Want to Know a Secret?

Is anything a secret anymore?

It seems to me there has always been an attack on secrecy. The most recent onslaught on secrecy started with Wikileaks.  And, of course, there is the pervasive success of hackers to gain access to nearly anything they want.  And, the daily practice of publicly “leaking” confidential information about what is going on in our government seems to have increased.

As business owners, we are tasked with a choice (sometimes a law) to keep things that we know a secret. So, in light of what is going on, you have to wonder what we should keep secret and what we should make public.

To Keep Secret (sort of)

In my opinion, there is certain business information that we need to keep secret.

For example, I’ve always believed in keeping payroll a secret. Call me old-fashioned, but what a person is paid is private information.

I realize, however, it’s human nature to be curious what co-workers are paid. Through conversations and carelessness, specific payroll could be made known to everyone at any time.

So, while I don’t publish payroll information, I am mentally prepared to defend what everyone is paid based on their contribution to the company. I do not fear that payroll information might become widely known.

Keeping what employees are paid secret is defending the privacy of the employees and not used to conceal the actions of my company.

Not Keeping Secrets

There are many reasons to make as much information public as possible.

The first reason to not keep information secret is the Streisand Effect. The Streisand Effect is the phenomenon where attempting to hide, remove, or censor a piece of information has the unintended consequence of publicizing the information more widely.

Simply by keeping something a secret increases the value of knowing that secret. If the information were known, the power of knowing it would be reduced to a reasonable level.

A second reason to not keep secrets is the unknown effect information will have on your employees.  Is it possible that by your employees having a greater knowledge of your business and business practices, they could do a better job for you?

Your employees, for example, might work harder at collecting account payable if they knew more information about the company’s financial structure.

A final reason to not keep secrets is the development of trust.  By sharing information, you indicate the trust you have on your staff, which will then transfer to a higher accountability in the execution of their work.

What Not to Share

First, in addition to what is required by law, you must keep all the information regarding your employees in confidence.  Not everyone needs to know that an employee’s pay is being garnished or they are taking time off for addiction treatment.

Secondly, you should not share financial information that will either place you at a disadvantage in your business marketplace or give a competitor insight into your profitable market sectors.

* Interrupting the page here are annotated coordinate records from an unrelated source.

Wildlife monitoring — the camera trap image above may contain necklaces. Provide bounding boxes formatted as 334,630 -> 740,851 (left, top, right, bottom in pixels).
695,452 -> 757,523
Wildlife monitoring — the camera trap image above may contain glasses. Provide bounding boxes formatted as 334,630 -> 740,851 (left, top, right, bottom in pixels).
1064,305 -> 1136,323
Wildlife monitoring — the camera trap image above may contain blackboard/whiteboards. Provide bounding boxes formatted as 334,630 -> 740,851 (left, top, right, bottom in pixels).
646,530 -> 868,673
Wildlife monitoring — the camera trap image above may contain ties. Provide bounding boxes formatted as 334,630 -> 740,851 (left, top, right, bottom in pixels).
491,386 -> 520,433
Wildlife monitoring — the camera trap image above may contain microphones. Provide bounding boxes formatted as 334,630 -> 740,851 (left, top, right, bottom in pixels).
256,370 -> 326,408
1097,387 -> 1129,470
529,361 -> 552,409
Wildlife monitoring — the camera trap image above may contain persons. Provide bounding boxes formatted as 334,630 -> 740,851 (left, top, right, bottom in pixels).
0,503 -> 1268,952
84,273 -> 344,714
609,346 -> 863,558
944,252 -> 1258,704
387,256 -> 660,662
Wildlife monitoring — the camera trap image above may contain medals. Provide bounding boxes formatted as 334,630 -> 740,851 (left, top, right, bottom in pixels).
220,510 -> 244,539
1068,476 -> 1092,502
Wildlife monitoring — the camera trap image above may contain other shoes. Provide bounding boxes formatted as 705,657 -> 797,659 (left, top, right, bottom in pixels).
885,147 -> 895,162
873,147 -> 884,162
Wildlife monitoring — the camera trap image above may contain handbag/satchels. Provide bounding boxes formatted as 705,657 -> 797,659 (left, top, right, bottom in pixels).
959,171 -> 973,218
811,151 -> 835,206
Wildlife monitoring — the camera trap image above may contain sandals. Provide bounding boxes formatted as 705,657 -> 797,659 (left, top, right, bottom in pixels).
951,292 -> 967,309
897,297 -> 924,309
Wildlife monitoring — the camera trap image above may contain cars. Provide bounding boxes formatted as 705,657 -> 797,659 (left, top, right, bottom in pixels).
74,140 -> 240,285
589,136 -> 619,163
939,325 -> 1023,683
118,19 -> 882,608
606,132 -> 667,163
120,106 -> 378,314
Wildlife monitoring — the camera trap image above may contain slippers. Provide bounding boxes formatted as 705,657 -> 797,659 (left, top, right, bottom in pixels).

And finally, you should not share information that will reveal any future market movements you plan on implementing to increase or enhance your market share.

The Bible

Jesus frequently practiced secrecy.  He went away by himself to pray (Luke 5:16).  When he entered a town, he often tried to keep it a secret (Mark 7:24).  And, when he healed people, he often told them to keep it a secret (Mark 1:44).

Throughout his ministry, Jesus referred to Himself as “the Son of Man.”  And although this is a messianic term coming from the Psalms and the book of Daniel, it was much humbler than His real title which is the “Son of God,” which He was trying to keep secret.

Contrary to Jesus, the Pharisees tried to flaunt their religiosity.  They would wear flowing robes, have trumpets announce their arrival, prayed aloud long prayers, and always sat in the seat of honor.  They publicly announced how much they were tithing to the Temple for everyone to know.  Nothing was a secret for them.

Matthew 6:1-18 says for us to pray to the Father in secret, to do our good works quietly, to seek God’s praise and not people’s, and to put aside all selfish ambition.  What we are to make public is our charitable works that display God’s love and glory

Following Jesus’s example, let’s keep secret the things designed to glorify and promote only ourselves.  Making payroll and other employee information public would only serve to glorify ourselves and individual employees.

Let’s only make public the things that glorify others outside of our company and God.